I’m cleaning out my basement and I find a matchbox from a Chinatown Brasserie. That’s the last time I saw you, José. We had dinner with Ela Troyano. It was fun. It was lovely. I think I was staying uptown somewhere but came down to meet you. Gone are the days when I would arrive in New York City at all hours and walk in your front door and crash on your couch. Sometimes the visit had been planned, sometimes not. Your door was usually open, but I also had a key. It was comforting to know that your place was there, that you were there. That in this wild big city, this country girl could count on you.
Later I found a couple more matchboxes from the same defunct restaurant. I hid them again. I like that feeling of finding these matchboxes once in a while and thinking, “Oh this is the matchbox from that night, our last night together…” Fufu (my long-term, dearly departed, poodle partner) and I walked you home after dinner. We passed the apartment building where Ana Mendieta tragically fell to her death. We both knew the spot. Just like you pointed out the window that Fred Herko jeté’d out of. I love all the art historical moments you shared with me and the way that you made your own space in these histories.
We attended a Marina Abramović performance where she was remaking a Joseph Beuys work. I was unimpressed and complained about her outfit looking too new. You remarked that you found the performance produced a kind of “productive boredom.” A space to wander, mentally. I sometimes push off of memories like this into my own wanderings, without concern for the need to “be present.” This cemented an idea that my eighth grade teacher, Mrs. Frye, tried to impart to me. She would often say, “To be bored is an insult to oneself.”
I don’t know how many matchboxes I have hidden around the house. That restaurant had wooden matches in a deep red colored box with a solid striking surface and a dragon insignia on the front and so I would always take a box when we’d eat there. The booths were comfy. Before it was Chinatown Brasserie, it was Fez; you had a book signing there for Cruising Utopia. I thought it was so clever that you picked a place with live koi fish, as there were koi on your book cover. Of course you might have picked that spot because it was walking distance from your house, as you considered everything north of 14th Street as “Upstate.”

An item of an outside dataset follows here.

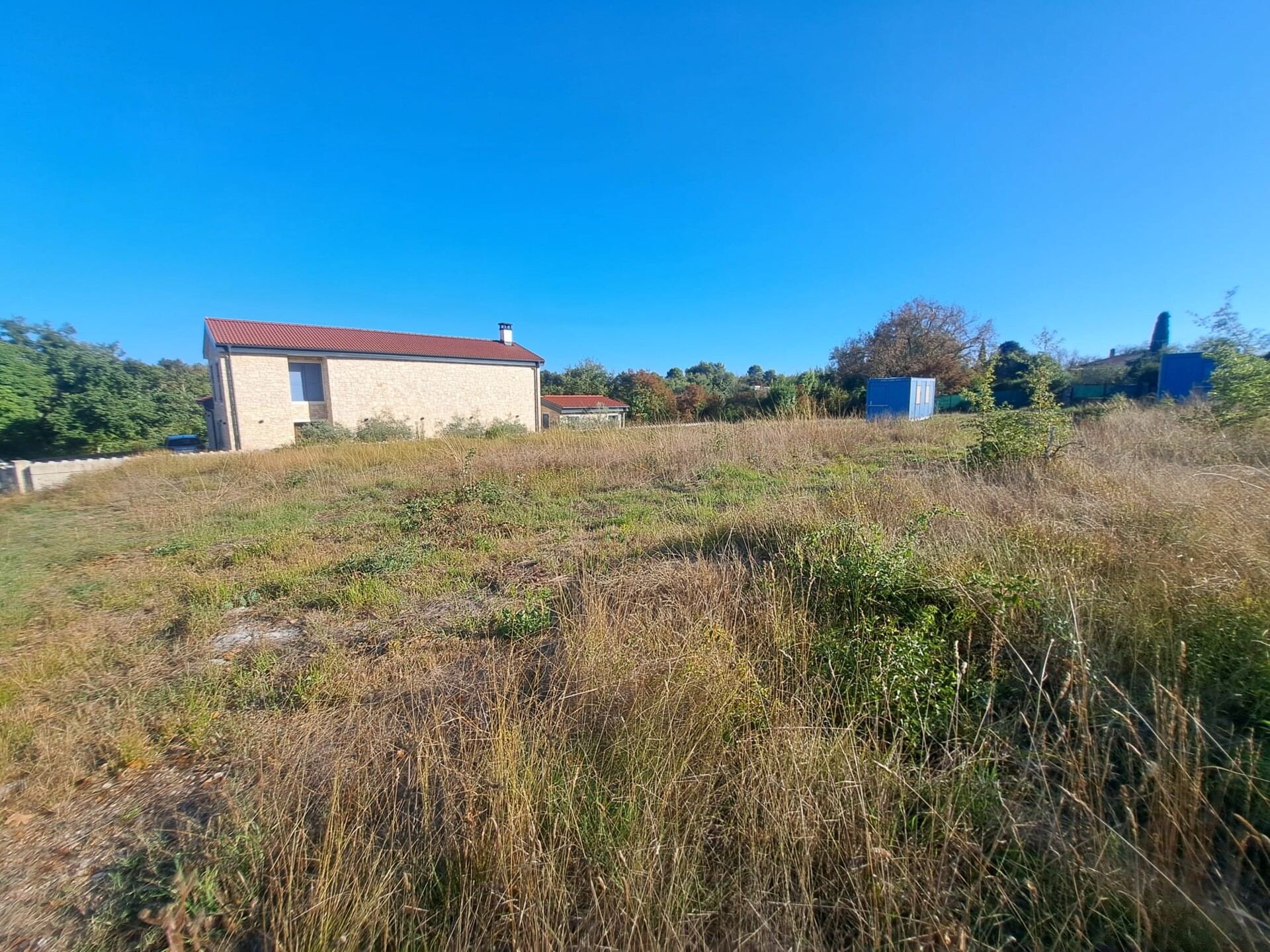Terreno u Tar-Vabrizi, 407m²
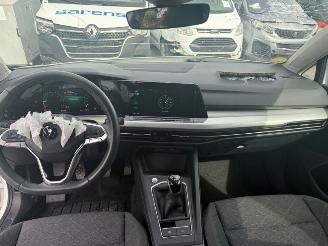 Volkswagen Golf  picture 7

I am now behaving like an old fool, hiding matchboxes around my house, and finding them occasionally and thinking of you, emotions spilling out of me. I don’t know if it is because we talked about retirement and growing old together, or because you put my career on a different footing, or because it was so much fun sitting on the couch watching TV with you, going to shows with you, going out to eat with you…but I really miss you. Writing this has been so complex and draining.
Your death has been the most consequential death of my life. I try to remember your voice. The tenor of it. You had a kind of tone that could cut through space. I think you could have been a great singer but every time you tried to sing, your voice jumped to a falsetto. I remember once being in Lima, Peru, with you and we were at a gay discotheque where the queens were performing a remake of The Wiz. I caught a glimpse of you on the dance floor, doing a peculiar dance that was a kind of stepping back and forth while moving an arm up and turning your wrist, then raising the other arm and so on. We laughed about that for years, but your real dance was the way that you would stammer your feet in place while you picked up your papers and tapped them on the table to make them even and fidget with your glasses before you would launch into reading aloud a paper that you had recently written, often just before delivery. Your writing style, or rather your process of writing, was like a person who had a complex attention framework. I’d come into your house, and you’d welcome me, then turn back to your laptop computer, sitting at your rickety wooden desk right next to the air conditioner and looking out the window. Inevitably the TV would be on, maybe on the Food Network or a show about why women commit murder, and sometimes there would also be music playing and you’d talk with me and the dogs. You would create an environment that was a bit chaotic in order to concentrate your thoughts. I’d be in awe.
You would introduce me to people as your “object of study” and I would say, “Our relationship is very unprofessional.” We had a schtick we’d perform for others. José, you truly had such a fecund wit and I loved listening to you go on. I was just another one of your audience members.